Making inroads into automated settlement for bank—or syndicated—loans trading has proven difficult for technology providers, with bespoke contractual terms and complex documentation often at issue. Still, there are gains to be made.
Market data provider Markit has, in one example just announced today, updated its electronic trade settlement service with enhanced functionality related to assignment and acceptance agreement (A&A) questions, which are required for transfer of loan asset ownership.
Pop-Ups
Those optional queries, inclusion of which Markit estimates to have more than tripled—from 9.5 percent of all loans in 2009 to 31 percent today—will now be automatically updated within Markit's current ClearPar system with answers electronically provided by parties to the trade directly, rather than manually inputed through Markit's loan operations personnel. The questions, which appear in a pop-up format, will also be integrated into the vendor's new end-to-end MarkitClear loans trading and accounting platform, which is in the late stages of development.

Whether A&A's will top out [at the current percentage] is anyone's guess, but as they are, these are causing headaches for some of our customers, so for us it's about finding a tech solution, rather than forcing them to hire more ops staff. We spent a few months gathering requirements, and handed those off to our team of dedicated ClearPar IT developers, who we think are pretty unique in the space, and know it quite well. -Scott Kostyra, Markit

In bank loans trading, A&A agreements typically follow signing of a formal purchase and sale agreement, or PSA. While PSAs have a standard format developed by the Loan Syndication and Trading Association (LSTA), A&As must reflect the specific terms of assignment, as stipulated by the parties' credit agreement. But, more importantly, they are also generally the crucial document within a bank loan trade that the agent signs to consummate the transaction, and therefore it isn't difficult to see why complicating the A&A process holds up the broader settlement process in whole.
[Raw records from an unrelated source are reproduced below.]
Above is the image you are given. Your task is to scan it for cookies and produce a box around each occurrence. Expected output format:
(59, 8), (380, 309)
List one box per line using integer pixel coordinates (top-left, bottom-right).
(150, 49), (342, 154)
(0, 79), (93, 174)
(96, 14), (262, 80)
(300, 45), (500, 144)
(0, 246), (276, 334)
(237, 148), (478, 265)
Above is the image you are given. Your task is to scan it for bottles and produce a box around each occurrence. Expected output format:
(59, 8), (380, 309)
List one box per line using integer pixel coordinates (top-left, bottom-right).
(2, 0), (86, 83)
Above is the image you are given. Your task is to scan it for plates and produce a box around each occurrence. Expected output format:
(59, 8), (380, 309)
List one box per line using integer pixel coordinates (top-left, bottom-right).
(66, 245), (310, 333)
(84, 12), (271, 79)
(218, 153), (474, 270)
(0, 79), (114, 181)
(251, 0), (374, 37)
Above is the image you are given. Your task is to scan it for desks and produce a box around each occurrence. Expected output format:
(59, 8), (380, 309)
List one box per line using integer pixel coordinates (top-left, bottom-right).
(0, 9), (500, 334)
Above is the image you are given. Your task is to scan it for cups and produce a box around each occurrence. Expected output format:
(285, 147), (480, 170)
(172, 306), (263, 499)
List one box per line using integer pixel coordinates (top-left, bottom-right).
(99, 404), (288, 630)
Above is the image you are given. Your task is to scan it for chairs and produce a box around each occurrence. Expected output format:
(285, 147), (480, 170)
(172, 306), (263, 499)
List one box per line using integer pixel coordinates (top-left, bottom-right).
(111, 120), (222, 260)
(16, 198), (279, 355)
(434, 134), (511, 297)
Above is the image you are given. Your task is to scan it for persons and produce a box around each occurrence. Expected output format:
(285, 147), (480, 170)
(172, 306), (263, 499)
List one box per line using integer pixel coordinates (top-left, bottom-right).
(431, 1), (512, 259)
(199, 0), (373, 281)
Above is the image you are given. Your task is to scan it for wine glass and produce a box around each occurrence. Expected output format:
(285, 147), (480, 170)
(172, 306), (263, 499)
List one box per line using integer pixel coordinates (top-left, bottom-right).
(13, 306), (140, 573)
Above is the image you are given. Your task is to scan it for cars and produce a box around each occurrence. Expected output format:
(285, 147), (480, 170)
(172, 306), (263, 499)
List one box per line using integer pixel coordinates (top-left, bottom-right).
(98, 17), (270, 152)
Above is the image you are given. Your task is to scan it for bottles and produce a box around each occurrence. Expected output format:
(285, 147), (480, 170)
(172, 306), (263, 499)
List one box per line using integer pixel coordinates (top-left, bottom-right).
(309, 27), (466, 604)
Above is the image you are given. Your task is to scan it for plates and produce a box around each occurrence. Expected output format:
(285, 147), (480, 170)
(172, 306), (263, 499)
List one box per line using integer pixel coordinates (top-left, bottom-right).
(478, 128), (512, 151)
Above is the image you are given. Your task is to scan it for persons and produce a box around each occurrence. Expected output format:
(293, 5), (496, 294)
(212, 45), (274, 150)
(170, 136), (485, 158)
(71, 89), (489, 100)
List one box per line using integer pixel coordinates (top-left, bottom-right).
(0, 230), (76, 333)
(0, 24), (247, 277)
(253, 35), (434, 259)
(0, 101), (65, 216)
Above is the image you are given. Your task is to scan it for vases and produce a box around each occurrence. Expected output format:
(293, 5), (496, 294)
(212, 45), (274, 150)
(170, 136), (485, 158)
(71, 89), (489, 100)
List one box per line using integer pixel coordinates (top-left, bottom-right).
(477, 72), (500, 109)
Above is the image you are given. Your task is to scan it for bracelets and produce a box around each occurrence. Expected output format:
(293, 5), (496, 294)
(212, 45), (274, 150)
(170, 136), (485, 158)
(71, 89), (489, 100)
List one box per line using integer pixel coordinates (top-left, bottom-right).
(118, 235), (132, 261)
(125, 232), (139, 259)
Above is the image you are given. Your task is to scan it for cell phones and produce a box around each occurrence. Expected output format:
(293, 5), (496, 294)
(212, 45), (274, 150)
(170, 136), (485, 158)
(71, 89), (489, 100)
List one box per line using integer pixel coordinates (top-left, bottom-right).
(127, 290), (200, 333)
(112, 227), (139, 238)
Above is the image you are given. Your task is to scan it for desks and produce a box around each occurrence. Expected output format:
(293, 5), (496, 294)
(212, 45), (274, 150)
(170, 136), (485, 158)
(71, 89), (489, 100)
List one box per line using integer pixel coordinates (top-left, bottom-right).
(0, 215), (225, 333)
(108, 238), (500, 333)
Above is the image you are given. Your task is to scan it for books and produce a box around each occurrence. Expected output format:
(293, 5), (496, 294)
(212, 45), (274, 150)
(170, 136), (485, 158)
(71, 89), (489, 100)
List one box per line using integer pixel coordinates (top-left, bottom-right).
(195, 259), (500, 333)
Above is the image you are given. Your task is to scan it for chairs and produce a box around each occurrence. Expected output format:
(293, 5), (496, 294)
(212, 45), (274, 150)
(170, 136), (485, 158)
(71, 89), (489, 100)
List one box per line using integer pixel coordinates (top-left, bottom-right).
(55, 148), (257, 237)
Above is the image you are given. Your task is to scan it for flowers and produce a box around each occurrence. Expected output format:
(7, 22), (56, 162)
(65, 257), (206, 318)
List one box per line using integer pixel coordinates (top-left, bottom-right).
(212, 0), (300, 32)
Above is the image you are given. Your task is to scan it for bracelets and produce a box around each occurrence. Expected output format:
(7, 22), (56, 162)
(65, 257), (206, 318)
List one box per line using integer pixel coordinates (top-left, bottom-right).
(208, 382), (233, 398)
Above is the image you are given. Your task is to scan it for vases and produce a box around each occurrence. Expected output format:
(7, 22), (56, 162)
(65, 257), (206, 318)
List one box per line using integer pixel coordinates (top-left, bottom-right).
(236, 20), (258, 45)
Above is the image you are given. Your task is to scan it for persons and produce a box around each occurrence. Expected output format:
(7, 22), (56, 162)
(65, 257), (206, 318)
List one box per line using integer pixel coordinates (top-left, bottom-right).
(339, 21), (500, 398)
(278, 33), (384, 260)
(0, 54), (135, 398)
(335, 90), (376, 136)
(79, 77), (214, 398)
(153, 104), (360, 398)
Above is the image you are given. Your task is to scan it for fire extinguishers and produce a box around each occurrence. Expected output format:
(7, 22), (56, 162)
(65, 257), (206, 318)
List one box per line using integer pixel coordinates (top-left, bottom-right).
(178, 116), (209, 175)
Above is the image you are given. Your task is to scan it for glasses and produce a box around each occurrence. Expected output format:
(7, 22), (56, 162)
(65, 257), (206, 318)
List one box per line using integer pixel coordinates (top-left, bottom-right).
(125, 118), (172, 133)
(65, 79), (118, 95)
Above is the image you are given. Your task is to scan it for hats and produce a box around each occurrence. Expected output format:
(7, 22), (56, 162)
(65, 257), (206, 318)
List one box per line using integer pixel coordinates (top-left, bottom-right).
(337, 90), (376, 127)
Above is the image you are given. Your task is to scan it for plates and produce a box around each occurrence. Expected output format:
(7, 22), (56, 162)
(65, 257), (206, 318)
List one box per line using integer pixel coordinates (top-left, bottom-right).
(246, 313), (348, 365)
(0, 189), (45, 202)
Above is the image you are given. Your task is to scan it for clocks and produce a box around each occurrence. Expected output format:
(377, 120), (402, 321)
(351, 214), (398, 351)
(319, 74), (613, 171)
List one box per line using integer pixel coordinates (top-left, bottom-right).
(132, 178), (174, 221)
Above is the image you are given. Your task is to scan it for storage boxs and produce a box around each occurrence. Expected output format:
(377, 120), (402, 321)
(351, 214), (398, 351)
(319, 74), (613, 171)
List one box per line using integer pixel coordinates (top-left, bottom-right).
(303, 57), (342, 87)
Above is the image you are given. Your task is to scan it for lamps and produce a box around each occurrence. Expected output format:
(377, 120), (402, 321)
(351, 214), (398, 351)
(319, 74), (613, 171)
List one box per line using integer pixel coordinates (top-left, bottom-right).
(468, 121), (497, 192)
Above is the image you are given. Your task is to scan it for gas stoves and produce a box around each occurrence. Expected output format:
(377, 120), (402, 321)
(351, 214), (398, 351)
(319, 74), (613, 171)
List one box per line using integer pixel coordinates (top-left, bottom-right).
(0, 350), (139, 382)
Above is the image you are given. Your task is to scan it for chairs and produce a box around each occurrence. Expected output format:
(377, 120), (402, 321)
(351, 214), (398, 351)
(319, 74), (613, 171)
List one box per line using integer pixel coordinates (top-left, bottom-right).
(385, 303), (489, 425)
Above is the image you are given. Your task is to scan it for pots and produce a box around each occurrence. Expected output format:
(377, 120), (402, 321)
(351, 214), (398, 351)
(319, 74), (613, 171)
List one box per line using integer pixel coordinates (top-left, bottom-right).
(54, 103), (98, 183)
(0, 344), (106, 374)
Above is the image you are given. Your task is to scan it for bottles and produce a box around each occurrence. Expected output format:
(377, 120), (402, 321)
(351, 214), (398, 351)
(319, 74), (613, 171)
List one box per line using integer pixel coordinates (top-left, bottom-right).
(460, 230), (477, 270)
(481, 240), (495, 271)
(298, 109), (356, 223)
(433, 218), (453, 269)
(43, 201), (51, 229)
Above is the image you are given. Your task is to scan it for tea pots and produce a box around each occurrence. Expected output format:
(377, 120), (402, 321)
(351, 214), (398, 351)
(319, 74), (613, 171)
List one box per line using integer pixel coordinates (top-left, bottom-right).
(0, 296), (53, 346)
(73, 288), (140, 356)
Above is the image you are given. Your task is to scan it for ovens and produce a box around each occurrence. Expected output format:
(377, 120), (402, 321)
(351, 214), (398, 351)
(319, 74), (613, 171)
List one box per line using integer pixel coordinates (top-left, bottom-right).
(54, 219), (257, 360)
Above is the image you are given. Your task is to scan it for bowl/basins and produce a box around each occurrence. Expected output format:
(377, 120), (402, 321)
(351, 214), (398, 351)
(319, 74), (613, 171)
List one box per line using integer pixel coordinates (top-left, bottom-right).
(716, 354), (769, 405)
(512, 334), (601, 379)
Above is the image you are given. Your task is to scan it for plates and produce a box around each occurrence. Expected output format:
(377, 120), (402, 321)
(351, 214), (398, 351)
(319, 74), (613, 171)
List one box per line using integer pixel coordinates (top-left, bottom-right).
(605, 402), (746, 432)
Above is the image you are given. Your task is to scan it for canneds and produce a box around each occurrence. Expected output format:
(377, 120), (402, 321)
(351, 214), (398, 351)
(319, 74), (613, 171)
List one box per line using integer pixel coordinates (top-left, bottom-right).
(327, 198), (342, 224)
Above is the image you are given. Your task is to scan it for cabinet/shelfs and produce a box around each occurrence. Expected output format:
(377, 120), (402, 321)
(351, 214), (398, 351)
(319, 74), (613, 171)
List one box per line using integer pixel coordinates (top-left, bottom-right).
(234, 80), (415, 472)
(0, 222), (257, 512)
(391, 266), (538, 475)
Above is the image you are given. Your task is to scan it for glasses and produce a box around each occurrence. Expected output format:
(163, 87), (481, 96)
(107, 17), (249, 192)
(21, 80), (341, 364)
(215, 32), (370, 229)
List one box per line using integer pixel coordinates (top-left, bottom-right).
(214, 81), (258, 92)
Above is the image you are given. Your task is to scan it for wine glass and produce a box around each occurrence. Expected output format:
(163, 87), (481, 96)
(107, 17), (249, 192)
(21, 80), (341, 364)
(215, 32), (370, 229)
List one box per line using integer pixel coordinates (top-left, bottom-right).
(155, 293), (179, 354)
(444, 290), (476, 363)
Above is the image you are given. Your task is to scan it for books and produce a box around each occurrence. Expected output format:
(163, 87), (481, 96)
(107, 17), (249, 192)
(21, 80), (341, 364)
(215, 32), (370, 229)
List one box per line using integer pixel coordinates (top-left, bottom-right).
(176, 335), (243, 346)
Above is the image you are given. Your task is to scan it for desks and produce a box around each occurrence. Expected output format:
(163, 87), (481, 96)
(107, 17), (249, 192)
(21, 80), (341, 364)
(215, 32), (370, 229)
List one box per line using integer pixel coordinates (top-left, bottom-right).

"The questions concern legal requirements around the prospective lender, whether they are an affiliate of the borrower, and buying back of the debt. 'Yes' or 'no' will produce different stipulations in the A&A agreement," says Markit managing director Scott Kostyra. "The previous process wasn't terribly efficient, so our goal was to turn it back to the clients, allowing them to take action directly. Whether these A&A's will top out [at the current percentage] is anyone's guess, but as they are, these are causing headaches for some of our customers. For us, it was about building a technology solution, rather than forcing them to hire more ops staff as they have in the past. We spent a few months gathering requirements, and handed those off to our team of dedicated ClearPar IT developers, who we think are pretty unique in the space, and know it quite well," he says.
Bottlenecks
Kostyra points out that A&A is far from the only piece of the loans settlement puzzle, and not all of them are readymade for automation. These products average more than two weeks to settle, and often will take even longer, and a survey of three buy-side firms in sibling publication Waters showed earlier this year that future expectations for standard bank loans land around T+7. But two early adopters of the A&A solution—T. Rowe Price and MJX Asset Management—say this improvement will help push the industry toward that goal.
"A&A questions weren't an issue just a couple of years ago, but have more recently started to introduce additional steps and delays into the settlement process, which was all due to the lack of a solution to integrate them directly," says Mindy Campbell, who managers bank debt operations for T. Rowe Price. Likewise, Pierre Botrouni, CFO and head of operations at MJX Asset Management, says the upgrade is a step in the right direction. "This provides buyers and sellers with the ability to handle the process without any third-party intervention, by displaying questions in such a way that users can view all of them simultaneously while tracking their responses for multiple entities," he explains.
The Bottom Line
- Little steps that respond to the evolving loans market are just part of a larger strategy Markit and others have pursued to achieve "cleaner flow," as Kostyra puts it, all the way downstream.
- For example, a future area of focus is with the agent banks. "They're really seeing a lot of volumes now, with a lot more transactions filtering through to them," Kostyra says. "The asset class is unique, and never one where you can remove human intervention entirely, but certainly reduce it. The point is to alleviate bottlenecks one at a time, wherever they may be."